GE shares slide after secondary stock offering
General Electric Co (GE.N: Quote, Profile, Research, Stock Buzz) shares fell as much as 10 percent on Thursday, touching a new 5-1/2-year low, as its sale of $15 billion in new stock to investors including Warren Buffett failed to soothe Wall Street worries.
GE shares have tumbled about 40 percent this year as the global credit crunch has taken a heavy toll on its hefty finance arm and the company warned that 2008 profit could drop 12 percent.
The U.S. conglomerate sold $3 billion in preferred stock at $22.25 per share to Buffett’s Berkshire Hathaway Inc (BRKa.N: Quote, Profile, Research, Stock Buzz)(BRKb.N: Quote, Profile, Research, Stock Buzz) on Wednesday, and another 548 million common shares at the same price to other investors on Thursday.

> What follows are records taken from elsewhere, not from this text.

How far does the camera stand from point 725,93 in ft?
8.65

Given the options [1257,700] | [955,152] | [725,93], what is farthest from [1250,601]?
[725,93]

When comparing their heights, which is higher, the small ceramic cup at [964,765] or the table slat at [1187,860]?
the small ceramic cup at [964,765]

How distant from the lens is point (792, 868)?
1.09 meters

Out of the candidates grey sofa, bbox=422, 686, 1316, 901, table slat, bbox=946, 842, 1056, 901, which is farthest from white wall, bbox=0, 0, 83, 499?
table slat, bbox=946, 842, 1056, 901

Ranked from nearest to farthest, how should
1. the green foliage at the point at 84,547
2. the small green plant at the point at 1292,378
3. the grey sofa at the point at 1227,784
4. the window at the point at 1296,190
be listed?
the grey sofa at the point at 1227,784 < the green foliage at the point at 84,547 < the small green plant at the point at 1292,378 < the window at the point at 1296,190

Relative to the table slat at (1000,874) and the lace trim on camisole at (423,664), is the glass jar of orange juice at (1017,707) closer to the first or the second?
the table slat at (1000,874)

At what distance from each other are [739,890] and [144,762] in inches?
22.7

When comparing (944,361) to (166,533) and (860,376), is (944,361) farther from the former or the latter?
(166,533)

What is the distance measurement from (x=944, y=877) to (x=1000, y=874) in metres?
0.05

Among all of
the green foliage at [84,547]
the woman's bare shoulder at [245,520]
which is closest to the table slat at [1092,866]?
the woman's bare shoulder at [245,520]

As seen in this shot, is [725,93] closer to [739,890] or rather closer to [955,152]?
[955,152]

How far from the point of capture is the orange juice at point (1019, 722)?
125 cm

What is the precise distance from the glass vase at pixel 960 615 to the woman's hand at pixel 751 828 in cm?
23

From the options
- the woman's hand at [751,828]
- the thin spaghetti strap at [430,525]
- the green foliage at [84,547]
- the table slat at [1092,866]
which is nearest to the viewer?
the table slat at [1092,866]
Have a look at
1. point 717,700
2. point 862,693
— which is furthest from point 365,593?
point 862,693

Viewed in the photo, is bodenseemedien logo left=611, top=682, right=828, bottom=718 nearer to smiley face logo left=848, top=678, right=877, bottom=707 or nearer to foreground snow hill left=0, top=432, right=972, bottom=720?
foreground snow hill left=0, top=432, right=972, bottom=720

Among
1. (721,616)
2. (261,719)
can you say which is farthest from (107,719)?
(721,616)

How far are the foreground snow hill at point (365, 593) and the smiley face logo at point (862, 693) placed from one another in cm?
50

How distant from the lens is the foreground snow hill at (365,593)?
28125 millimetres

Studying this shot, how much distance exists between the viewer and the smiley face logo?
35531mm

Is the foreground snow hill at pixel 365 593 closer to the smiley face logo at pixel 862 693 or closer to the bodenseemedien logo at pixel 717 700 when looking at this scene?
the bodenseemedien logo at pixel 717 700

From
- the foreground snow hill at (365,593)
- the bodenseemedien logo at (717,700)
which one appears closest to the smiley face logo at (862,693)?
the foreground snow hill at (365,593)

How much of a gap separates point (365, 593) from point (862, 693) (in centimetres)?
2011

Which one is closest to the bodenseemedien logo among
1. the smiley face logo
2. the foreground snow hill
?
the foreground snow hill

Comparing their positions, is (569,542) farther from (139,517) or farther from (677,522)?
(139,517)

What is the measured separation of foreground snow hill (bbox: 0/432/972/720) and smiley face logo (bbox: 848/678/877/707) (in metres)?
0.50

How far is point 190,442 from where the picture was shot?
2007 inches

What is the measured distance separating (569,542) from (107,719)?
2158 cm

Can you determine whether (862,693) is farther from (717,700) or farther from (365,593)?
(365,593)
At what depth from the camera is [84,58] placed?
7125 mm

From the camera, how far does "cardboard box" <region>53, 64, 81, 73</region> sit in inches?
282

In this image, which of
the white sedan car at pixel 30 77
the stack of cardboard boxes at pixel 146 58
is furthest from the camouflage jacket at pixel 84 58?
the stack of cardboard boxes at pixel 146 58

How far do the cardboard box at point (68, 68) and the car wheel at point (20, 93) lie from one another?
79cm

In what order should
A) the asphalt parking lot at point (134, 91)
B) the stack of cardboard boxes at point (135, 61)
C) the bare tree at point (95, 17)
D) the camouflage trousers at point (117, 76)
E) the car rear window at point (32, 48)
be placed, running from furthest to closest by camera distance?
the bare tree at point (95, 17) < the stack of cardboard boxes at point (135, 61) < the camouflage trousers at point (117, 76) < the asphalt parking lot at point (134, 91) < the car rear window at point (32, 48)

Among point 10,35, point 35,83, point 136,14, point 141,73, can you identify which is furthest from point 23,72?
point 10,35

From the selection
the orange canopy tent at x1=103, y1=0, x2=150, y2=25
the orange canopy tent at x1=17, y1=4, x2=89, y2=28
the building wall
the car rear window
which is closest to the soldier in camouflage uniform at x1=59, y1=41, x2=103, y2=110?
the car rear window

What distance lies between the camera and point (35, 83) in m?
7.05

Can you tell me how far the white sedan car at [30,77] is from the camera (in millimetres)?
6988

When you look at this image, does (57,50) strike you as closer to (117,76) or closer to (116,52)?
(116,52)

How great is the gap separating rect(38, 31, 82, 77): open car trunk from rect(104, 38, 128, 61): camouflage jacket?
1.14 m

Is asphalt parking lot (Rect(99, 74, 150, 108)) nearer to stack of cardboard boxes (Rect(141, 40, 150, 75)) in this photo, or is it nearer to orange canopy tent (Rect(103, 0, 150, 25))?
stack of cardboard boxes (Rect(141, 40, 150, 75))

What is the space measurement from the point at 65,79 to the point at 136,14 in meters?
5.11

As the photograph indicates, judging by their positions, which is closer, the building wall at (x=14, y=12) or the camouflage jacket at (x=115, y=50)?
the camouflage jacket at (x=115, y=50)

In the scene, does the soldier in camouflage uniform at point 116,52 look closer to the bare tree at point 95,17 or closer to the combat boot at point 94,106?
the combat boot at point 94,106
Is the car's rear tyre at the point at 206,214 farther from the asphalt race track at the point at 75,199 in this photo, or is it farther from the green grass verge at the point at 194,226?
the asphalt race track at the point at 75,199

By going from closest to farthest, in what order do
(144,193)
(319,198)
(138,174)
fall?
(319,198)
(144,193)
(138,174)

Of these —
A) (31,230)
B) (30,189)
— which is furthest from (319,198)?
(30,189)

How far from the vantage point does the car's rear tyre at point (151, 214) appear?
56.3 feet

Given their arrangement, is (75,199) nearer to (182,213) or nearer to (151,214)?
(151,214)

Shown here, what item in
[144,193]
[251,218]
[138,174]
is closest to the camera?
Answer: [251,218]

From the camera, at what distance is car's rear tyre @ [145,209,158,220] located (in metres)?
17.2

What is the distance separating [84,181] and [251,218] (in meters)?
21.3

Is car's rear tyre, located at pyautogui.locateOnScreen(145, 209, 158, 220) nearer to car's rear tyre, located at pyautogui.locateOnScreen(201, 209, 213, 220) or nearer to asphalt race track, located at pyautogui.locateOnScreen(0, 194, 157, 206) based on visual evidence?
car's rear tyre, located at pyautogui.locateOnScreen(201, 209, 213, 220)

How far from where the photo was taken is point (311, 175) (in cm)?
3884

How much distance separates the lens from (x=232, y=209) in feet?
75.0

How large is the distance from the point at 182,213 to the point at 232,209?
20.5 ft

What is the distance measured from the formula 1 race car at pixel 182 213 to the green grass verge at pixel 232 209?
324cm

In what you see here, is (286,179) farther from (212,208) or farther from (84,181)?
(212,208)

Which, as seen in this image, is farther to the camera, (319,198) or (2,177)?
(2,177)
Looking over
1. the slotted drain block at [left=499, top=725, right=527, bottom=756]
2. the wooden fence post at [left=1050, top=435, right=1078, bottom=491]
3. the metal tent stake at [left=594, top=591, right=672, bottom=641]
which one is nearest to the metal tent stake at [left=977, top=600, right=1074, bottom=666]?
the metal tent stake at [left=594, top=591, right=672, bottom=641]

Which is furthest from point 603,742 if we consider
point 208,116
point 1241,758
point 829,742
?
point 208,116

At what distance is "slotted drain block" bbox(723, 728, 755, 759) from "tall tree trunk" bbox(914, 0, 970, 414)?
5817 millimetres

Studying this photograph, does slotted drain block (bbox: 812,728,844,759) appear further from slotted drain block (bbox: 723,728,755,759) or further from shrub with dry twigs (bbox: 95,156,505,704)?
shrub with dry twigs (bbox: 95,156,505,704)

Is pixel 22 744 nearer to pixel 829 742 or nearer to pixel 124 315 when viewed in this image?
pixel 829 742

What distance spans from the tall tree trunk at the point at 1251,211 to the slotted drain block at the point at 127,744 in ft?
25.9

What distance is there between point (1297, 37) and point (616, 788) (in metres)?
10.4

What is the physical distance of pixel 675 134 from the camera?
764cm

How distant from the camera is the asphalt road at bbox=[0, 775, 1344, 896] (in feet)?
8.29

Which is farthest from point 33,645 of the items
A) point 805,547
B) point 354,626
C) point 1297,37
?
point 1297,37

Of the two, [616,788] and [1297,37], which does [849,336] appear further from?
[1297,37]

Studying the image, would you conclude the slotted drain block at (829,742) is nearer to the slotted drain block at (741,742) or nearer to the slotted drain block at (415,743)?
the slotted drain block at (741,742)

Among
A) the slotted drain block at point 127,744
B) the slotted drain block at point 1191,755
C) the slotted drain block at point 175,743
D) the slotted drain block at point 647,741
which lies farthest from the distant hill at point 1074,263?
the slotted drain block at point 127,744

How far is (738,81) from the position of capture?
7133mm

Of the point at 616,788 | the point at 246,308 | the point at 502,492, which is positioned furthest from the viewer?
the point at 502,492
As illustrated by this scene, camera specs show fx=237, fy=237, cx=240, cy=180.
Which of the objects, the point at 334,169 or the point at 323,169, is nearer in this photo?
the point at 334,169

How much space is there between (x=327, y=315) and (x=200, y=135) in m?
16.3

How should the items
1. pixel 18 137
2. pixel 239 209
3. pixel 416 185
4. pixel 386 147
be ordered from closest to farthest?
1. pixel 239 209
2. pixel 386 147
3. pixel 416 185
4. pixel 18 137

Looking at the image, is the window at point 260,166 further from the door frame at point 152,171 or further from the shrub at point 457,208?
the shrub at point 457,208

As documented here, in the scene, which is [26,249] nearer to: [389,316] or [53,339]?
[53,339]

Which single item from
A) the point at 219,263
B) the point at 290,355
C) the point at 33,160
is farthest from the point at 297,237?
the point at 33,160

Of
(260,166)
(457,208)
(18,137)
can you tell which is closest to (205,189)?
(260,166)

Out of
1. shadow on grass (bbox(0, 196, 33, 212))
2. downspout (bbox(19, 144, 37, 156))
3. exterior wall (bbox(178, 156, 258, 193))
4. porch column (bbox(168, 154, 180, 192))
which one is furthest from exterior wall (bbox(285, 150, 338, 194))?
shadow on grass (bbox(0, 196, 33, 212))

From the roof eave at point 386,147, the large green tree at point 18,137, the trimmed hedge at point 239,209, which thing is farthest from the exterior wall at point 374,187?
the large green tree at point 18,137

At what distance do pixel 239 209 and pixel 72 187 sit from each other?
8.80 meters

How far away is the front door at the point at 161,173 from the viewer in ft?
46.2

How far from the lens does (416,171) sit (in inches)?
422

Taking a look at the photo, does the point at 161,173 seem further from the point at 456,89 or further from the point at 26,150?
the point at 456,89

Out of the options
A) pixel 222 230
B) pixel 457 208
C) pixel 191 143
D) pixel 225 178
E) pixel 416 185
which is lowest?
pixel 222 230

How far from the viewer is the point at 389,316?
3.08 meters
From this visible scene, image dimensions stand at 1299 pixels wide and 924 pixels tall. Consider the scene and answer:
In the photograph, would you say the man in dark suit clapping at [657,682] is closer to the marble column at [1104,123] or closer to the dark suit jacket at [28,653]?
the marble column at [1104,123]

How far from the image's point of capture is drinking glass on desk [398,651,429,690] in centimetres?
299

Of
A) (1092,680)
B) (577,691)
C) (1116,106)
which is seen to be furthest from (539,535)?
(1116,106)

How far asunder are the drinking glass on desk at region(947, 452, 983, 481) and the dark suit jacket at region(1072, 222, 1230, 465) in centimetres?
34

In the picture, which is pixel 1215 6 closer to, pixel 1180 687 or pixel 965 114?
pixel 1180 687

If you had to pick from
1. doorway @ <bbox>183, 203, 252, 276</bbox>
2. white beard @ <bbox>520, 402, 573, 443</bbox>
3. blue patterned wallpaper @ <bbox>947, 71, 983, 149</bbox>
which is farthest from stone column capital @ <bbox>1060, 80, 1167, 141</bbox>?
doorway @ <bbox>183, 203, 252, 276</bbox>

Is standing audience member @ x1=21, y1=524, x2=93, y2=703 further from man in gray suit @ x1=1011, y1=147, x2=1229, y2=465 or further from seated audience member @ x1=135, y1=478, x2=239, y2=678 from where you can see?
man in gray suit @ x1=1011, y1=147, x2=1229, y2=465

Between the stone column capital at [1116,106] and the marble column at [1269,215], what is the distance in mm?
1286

GE said the new capital will help improve its liquidity and provide the option to make acquisitions at a time of market turmoil.
The U.S. Senate approved a $700 billion financial bailout package on Wednesday, and the U.S no checking account payday advance. House of Representatives is scheduled to vote on the plan on Friday.
The rescue plan is intended to reinvigorate credit markets and frozen interbank lending, stabilize battered risky assets, including stocks, and ease corporate lending.
Because of the breadth and depth of its operations, which stretch around the world and include jet engines to electricity-generating turbines to lending to the NBC television network, GE is regarded as an economic bellwether.
“The fact that GE needs to go out and sell shares at $22.25 is not particularly good news,” said Michael Church, financial analyst and portfolio manager at Church Capital Management, a Pennsylvania-based company that oversees $2 billion in investments and holds GE shares.